= Stephanie Eckman =

American data scientist

Stephanie Eckman is an American data scientist and an expert on data quality and survey methodology. She works at Amazon as a principal research scientist, is also an affiliated researcher with the Social Data Science Center at the University of Maryland, and is a former chair of the Social Statistics Section of the American Statistical Association.

==Education and career==
Eckman majored in economics at Smith College, graduating magna cum laude in 1994. After a 1998 master's degree in economics from the University of Massachusetts Amherst, she worked as a data analyst at the Massachusetts Institute for Social and Economic Research in Amherst, Massachusetts, and then from 2001 to 2010 as a senior methodologist for the National Opinion Research Center.

Meanwhile, she completed a Ph.D. in statistics and survey methodology at the University of Maryland, College Park in 2010, with a term as a guest researcher visiting Andreas Diekmann at ETH Zurich.

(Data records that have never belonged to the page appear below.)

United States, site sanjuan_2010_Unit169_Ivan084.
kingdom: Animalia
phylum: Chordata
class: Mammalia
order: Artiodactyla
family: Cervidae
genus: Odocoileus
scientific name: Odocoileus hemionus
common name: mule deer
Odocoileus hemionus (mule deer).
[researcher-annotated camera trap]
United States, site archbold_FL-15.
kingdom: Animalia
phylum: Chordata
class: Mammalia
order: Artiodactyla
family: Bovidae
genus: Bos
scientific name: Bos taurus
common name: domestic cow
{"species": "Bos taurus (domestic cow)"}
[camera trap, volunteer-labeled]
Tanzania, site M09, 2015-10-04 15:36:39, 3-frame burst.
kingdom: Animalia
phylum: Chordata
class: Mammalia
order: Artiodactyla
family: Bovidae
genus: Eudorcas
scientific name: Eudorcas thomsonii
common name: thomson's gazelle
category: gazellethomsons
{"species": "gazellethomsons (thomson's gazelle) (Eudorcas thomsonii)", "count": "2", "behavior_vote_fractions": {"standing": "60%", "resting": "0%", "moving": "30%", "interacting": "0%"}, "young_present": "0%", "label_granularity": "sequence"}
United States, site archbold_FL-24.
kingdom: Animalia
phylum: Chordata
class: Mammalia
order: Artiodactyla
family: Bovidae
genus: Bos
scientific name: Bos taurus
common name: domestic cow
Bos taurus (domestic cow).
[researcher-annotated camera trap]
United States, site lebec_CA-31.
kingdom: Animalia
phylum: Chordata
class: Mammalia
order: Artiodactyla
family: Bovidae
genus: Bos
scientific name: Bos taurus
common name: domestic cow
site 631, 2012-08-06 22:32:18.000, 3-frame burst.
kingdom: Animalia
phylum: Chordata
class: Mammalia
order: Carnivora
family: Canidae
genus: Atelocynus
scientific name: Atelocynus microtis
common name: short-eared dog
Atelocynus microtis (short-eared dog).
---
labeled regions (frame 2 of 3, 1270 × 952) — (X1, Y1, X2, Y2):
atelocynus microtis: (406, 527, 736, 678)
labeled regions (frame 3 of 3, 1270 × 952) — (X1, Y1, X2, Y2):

Her dissertation, Errors in housing unit listing and their effects on survey estimates, was supervised by Frauke Kreuter.

From 2010 to 2015 she worked in Germany as a tenured researcher at the Institute for Employment Research in Nuremberg and in 2013–2014 she was interim chair for statistics and social science methods in the Department of Sociology at the University of Mannheim. She worked as a fellow at RTI International from 2016 to 2022. In 2023, she took her present position at Amazon, and joined the University of Maryland Social Data Science Center as a researcher and data scientist.

Eckman was the 2023 chair of the Social Statistics Section of the American Statistical Association.

==Recognition==
Eckman was elected as a Fellow of the American Statistical Association in 2021, "for innovative contributions to survey research methodology – including ground-breaking research on measurement error, enhanced approaches to coverage, and investigations into complementary data sources – and for extensive service to the profession.